In “Elizabeth Costello” and “Slow Man,” Nobel laureate Coetzee tentatively attached himself to aging. Costello, a famous if disaffected novelist, sought meaning in her twilight. The narrator of “Slow Man,” elderly amputee Paul Rayment, fell in love with his cleaning lady before none other than Costello watered down his lust, demanding he act his age. In “Diary,” Coetzee gets past such tricky delays. He uses fiction to escape its confines. His narrator is septuagenarian “JC,” an Australian novelist who’s been asked by a German publisher to write trenchant essays for inclusion in a compilation called “Strong Opinions” — “the more contentious the better.” Attracted to Anya, a twenty-something upscale Filipino woman whom he meets in his Sydney apartment laundry room, JC asks her to type out his ramblings. She accepts bemused (while dismissively referring to him as El Señor or Señor C). Anya is an erotic force field, a bimbo to Señor C’s highbrow ramblings (“she thinks Kyoto is a misspelling of Tokyo,” rues JC.)

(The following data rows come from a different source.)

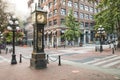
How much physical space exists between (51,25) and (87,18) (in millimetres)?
14141

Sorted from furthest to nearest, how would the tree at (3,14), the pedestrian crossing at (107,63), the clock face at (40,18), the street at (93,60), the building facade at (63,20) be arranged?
the building facade at (63,20) → the tree at (3,14) → the pedestrian crossing at (107,63) → the clock face at (40,18) → the street at (93,60)

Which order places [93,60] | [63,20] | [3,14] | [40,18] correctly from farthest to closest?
[63,20] → [3,14] → [93,60] → [40,18]

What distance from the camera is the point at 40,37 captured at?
16.5m

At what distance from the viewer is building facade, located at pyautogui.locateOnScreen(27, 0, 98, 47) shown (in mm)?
58562

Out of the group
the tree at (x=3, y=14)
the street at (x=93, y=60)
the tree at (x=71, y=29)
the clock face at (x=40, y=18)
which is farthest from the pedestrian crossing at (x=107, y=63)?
the tree at (x=71, y=29)

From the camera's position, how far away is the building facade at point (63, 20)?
58562 millimetres

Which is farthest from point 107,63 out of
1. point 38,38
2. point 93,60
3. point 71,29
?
point 71,29

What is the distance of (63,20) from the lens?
59781 millimetres

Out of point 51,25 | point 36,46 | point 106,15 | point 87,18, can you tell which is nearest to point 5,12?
point 106,15

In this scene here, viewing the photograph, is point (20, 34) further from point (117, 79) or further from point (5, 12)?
point (117, 79)

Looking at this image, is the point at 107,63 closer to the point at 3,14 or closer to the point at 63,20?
the point at 3,14

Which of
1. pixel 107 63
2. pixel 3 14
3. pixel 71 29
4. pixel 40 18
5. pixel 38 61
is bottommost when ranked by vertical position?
pixel 107 63

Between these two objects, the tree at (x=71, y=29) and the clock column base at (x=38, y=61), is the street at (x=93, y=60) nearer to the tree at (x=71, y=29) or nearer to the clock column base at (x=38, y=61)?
the clock column base at (x=38, y=61)

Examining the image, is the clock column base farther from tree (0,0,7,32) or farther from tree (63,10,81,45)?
tree (63,10,81,45)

Anya is the kept woman of Alan, a chubby greed-is-good consultant who lives upstairs. The subversive set-up serves Coetzee well. With Anya as a skeptical foil, JC can honor Tolstoy and Kurosawa while bemoaning George W. Bush, John Howard, Guantanamo, and the disservice done to animals (his late-life crusade). Gradually, though, the old man’s ramblings begin to engage the younger woman and enrage Alan. Inevitably, there’s a collision.

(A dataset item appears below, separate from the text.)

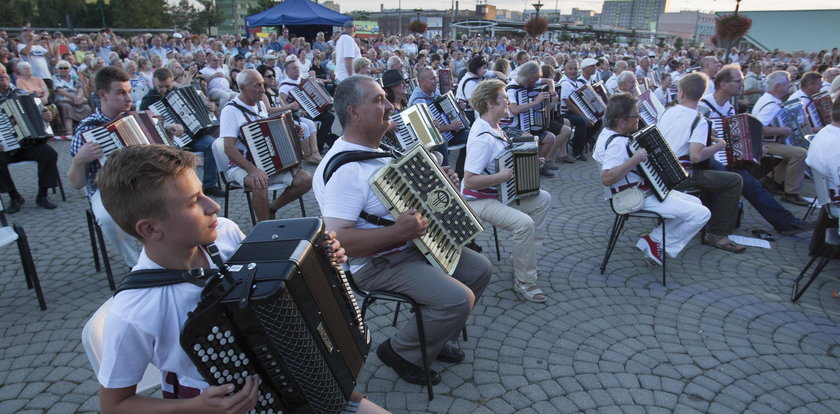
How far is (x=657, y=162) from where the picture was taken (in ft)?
14.7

But much of this (indeed, the novel’s “success”) is beside the point. What matters is Coetzee relentless breadth of insight. He disdains government “meta-rule” and the collapse of honor. “Democracy does not allow for politics outside the democratic system. In this sense, democracy is totalitarian.”

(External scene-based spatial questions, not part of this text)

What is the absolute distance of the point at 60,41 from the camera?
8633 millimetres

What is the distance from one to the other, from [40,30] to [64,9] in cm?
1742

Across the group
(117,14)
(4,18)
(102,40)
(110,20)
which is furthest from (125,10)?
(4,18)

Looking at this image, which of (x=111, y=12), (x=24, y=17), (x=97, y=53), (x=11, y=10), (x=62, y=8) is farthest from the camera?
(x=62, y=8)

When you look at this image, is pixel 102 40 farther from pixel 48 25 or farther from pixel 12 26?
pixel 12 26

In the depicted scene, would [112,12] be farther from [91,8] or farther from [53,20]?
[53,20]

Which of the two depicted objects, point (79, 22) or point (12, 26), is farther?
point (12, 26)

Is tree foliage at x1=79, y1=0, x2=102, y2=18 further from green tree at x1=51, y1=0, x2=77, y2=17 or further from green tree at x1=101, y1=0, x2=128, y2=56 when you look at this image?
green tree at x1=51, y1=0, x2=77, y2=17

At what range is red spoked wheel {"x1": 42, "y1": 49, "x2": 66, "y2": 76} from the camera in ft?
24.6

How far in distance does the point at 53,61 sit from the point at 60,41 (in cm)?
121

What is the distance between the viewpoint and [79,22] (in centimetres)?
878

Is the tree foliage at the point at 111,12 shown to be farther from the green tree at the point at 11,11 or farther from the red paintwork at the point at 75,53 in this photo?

Señor C is all Coetzee — there is no allegory, no curtain. He is a South African-born “novelist and critic” who wrote a book called “Waiting for the Barbarians.” Señor C’s predicament is an embellishment of the novelist’s own. But a Coetzee “bad year” is worth a less lucid mind’s ruminative lifetime. The novel is written “horizontally” — with JC’s, Anya’s, and Alan’s vantage points overlapping laterally, like footnotes. “All old folk become Cartesians,” writes JC. Yet not all old folk can successfully be what they think. “In the present ‘culture,’ few care to distinguish — indeed, few are capable of distinguishing — between sincerity and the performance of sincerity.” “Diary,” in praise of ideas, is incomparably majestic.